#### Material provided:
——————————
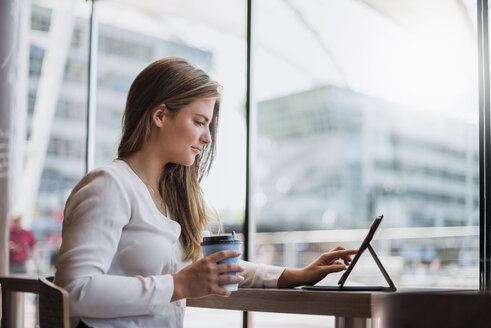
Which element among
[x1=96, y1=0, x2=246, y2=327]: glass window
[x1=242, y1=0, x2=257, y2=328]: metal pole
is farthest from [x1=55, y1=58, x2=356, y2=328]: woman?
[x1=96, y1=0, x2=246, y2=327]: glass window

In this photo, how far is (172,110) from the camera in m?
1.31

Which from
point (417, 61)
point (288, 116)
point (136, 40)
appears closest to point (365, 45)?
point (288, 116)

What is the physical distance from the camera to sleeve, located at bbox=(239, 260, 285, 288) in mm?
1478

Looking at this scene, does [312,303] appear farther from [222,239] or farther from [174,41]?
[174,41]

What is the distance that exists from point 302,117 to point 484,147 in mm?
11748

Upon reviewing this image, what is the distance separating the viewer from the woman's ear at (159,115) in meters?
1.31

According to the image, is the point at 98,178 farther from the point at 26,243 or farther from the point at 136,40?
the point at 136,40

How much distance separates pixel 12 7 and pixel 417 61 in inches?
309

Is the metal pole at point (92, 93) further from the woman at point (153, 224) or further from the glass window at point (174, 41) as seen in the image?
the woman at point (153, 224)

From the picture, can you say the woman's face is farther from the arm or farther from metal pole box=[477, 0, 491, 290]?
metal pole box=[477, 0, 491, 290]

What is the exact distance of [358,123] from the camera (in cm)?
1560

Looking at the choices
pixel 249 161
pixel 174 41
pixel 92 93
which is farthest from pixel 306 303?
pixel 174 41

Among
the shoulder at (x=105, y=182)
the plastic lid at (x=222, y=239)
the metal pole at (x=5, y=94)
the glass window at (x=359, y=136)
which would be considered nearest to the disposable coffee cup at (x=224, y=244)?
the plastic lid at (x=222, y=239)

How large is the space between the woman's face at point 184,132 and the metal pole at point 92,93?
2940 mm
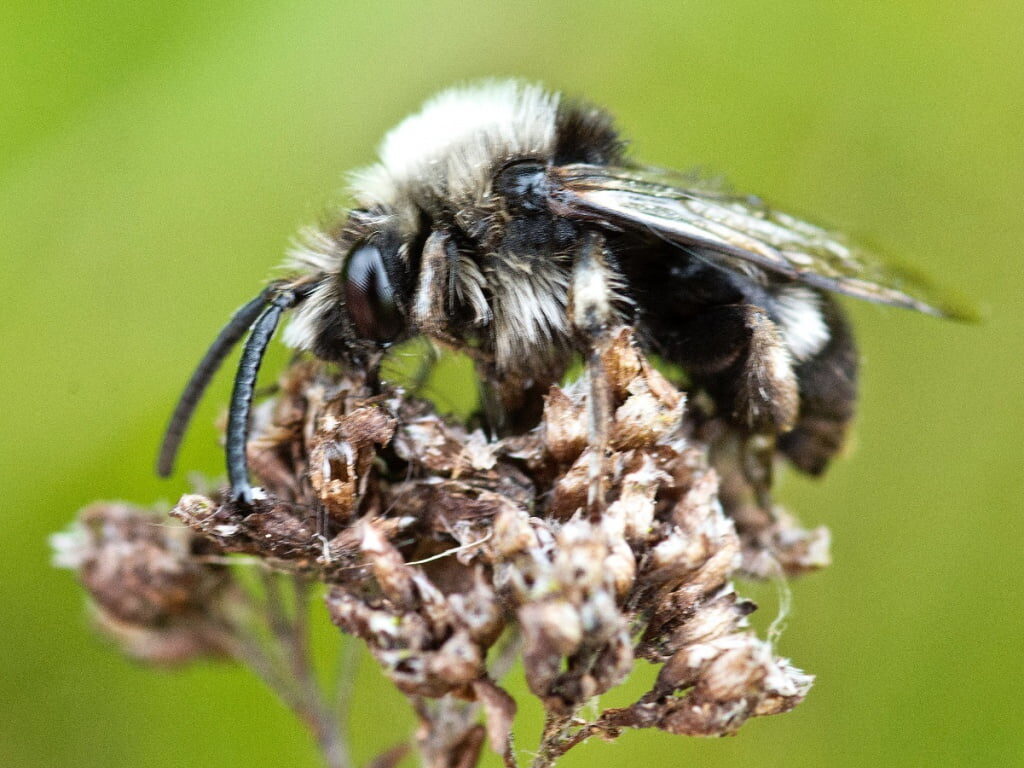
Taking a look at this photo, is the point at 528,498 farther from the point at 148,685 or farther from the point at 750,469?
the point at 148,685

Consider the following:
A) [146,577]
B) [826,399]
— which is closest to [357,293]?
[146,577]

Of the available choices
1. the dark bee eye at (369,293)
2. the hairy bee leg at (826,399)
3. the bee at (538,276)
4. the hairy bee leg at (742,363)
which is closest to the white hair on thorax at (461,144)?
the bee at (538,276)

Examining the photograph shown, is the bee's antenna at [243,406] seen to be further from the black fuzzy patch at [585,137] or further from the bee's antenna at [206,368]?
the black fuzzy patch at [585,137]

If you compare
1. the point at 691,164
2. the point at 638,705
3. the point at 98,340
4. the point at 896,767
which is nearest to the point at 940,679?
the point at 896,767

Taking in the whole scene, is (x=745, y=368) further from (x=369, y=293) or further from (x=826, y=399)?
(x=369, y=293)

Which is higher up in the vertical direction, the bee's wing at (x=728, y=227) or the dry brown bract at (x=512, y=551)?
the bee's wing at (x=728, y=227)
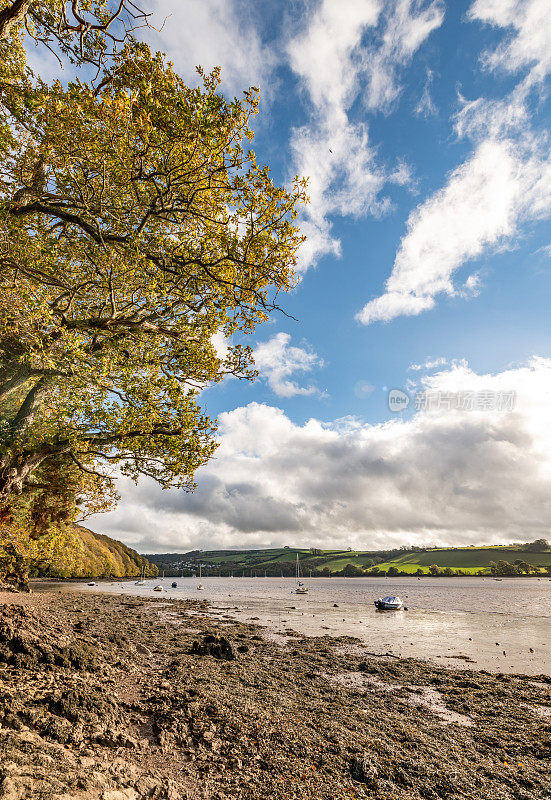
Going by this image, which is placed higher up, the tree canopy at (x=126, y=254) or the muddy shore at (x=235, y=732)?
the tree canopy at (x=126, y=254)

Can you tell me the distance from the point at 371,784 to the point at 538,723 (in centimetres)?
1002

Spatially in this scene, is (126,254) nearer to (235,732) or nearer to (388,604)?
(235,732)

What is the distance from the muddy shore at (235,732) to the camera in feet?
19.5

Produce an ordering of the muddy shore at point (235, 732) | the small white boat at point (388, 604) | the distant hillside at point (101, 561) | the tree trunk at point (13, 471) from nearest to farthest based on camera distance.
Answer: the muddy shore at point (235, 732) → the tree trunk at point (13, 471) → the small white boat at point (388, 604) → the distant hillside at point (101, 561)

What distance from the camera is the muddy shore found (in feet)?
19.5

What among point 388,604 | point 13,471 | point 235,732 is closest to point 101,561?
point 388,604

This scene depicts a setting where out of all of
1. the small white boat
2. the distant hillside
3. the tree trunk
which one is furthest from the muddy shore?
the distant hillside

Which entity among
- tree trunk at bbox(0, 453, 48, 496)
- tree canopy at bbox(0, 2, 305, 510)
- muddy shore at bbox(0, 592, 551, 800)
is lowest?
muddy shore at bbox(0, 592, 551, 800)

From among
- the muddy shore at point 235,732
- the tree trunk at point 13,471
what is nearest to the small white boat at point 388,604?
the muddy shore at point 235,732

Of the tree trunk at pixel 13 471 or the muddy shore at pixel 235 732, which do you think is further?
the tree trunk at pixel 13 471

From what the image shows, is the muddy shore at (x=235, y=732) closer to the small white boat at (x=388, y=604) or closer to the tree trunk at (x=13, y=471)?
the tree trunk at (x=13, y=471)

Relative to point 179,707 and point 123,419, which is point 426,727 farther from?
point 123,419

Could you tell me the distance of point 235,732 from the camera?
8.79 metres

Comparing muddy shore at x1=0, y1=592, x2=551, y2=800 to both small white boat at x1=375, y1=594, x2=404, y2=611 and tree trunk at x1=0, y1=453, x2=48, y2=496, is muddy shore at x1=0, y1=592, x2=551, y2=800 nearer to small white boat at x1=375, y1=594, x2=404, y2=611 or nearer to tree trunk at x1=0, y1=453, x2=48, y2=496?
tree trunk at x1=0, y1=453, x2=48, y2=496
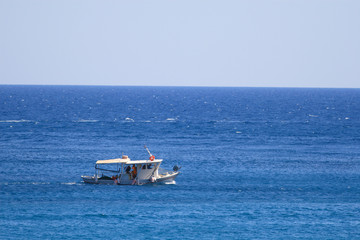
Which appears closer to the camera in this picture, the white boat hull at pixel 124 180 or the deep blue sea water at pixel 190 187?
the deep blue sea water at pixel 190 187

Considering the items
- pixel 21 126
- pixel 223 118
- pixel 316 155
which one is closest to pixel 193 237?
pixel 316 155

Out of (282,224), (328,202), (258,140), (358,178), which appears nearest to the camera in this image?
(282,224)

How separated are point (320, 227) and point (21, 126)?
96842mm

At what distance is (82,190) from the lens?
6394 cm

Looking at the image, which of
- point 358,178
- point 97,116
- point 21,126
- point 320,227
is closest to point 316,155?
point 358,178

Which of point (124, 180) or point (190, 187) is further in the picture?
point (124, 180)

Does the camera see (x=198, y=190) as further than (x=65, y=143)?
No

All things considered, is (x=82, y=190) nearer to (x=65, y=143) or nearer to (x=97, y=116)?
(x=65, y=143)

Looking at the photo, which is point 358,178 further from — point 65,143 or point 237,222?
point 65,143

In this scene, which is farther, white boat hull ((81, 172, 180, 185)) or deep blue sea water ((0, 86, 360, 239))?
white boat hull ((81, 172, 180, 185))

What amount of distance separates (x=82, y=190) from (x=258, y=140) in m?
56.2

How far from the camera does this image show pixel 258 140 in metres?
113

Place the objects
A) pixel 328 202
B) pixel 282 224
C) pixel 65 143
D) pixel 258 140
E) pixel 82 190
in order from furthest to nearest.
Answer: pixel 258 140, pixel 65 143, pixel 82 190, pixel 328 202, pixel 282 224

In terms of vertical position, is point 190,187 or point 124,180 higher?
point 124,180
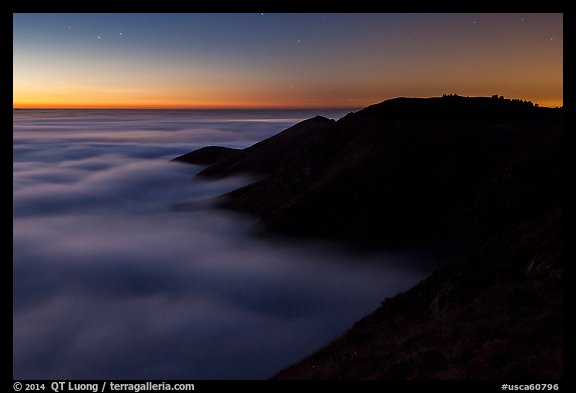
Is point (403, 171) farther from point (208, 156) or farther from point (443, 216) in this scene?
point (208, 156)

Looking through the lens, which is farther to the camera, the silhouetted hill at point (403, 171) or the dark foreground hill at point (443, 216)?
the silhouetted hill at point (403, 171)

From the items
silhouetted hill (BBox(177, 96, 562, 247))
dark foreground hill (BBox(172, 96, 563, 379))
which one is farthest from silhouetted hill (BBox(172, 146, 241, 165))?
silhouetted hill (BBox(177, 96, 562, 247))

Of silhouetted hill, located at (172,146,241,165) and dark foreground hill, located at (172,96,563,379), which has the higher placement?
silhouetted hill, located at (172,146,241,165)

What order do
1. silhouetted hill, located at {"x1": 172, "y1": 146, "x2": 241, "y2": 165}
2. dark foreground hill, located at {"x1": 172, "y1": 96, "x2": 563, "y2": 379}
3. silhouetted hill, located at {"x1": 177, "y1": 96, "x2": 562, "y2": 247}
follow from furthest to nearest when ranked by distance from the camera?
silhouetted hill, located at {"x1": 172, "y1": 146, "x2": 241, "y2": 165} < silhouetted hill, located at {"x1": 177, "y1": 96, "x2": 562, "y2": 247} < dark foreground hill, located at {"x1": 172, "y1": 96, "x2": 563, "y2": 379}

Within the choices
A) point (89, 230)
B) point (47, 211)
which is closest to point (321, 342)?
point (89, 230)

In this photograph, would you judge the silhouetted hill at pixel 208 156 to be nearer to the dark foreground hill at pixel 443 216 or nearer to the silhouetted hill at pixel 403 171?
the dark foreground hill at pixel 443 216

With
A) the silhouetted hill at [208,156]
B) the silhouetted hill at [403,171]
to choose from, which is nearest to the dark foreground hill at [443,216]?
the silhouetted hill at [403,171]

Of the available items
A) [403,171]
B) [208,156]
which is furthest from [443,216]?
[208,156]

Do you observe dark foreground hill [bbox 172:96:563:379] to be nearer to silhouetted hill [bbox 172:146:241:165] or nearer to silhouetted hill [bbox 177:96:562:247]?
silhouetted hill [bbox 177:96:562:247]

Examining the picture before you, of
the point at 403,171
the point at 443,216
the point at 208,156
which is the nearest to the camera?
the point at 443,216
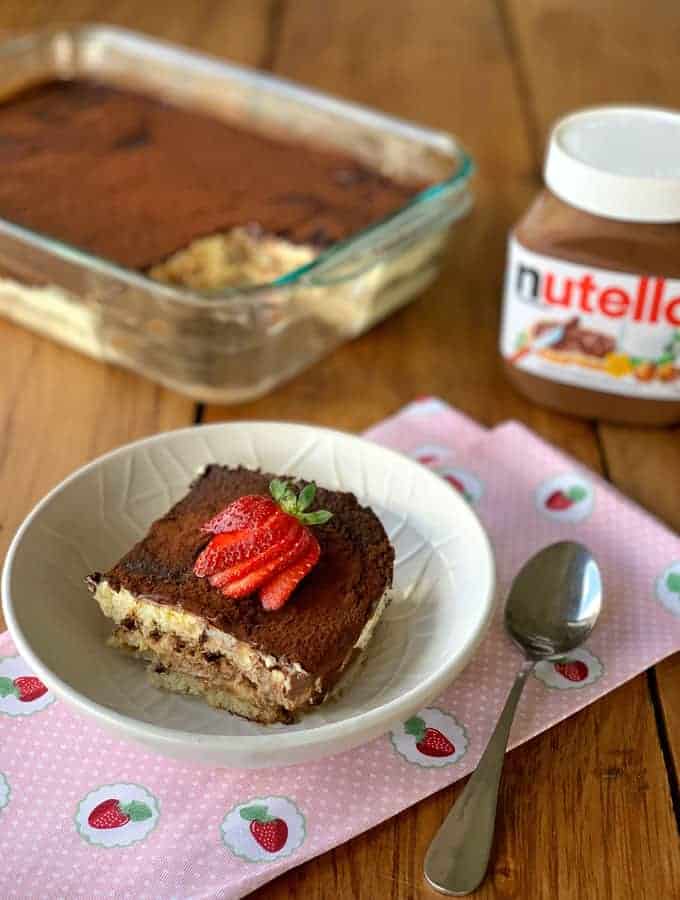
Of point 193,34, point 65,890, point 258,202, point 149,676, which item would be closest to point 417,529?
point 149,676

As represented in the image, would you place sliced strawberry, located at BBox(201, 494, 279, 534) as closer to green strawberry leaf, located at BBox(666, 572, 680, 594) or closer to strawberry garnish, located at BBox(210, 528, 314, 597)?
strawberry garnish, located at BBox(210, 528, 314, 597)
——————————
#### Instructions to follow:
Please quote the entries word for word, starting at the line that contains "Going by this" and ending at the line that contains "8.79 metres".

#### Exercise solution:
Going by this image, which is placed higher up, the tree canopy at (x=126, y=254) or the muddy shore at (x=235, y=732)?
the tree canopy at (x=126, y=254)

Can you tell me the distance from the point at 371,784 to the point at 538,723 (in centimetres)?
1002

Spatially in this scene, is (126,254) nearer to (235,732) or nearer to (388,604)?
(235,732)

What is the distance from the muddy shore at (235,732) to the camera in feet?
19.5

Produce an ordering of the muddy shore at point (235, 732) | the small white boat at point (388, 604) | the distant hillside at point (101, 561) | the tree trunk at point (13, 471) from nearest to farthest based on camera distance.
Answer: the muddy shore at point (235, 732) → the tree trunk at point (13, 471) → the small white boat at point (388, 604) → the distant hillside at point (101, 561)

What distance from the camera is the muddy shore found (in feet)?
19.5

What among point 388,604 | point 13,471 | point 235,732 is closest to point 101,561?
point 388,604

This scene depicts a setting where out of all of
1. the small white boat
2. the distant hillside
3. the tree trunk
which one is furthest from the muddy shore?
the distant hillside

Which entity among
- tree trunk at bbox(0, 453, 48, 496)
- tree canopy at bbox(0, 2, 305, 510)
- muddy shore at bbox(0, 592, 551, 800)
is lowest?
muddy shore at bbox(0, 592, 551, 800)

From among
- the muddy shore at point 235,732
- the tree trunk at point 13,471
what is nearest to the small white boat at point 388,604?
the muddy shore at point 235,732

Of the tree trunk at pixel 13 471 or the muddy shore at pixel 235 732, which do you think is further?
the tree trunk at pixel 13 471

From what the image shows, is the muddy shore at (x=235, y=732) closer to the small white boat at (x=388, y=604) or closer to the tree trunk at (x=13, y=471)?
the tree trunk at (x=13, y=471)

Relative to point 179,707 and point 123,419, which is point 426,727 farther from?
point 123,419

Could you tell me the distance of point 235,732 from the camera?
8.79 metres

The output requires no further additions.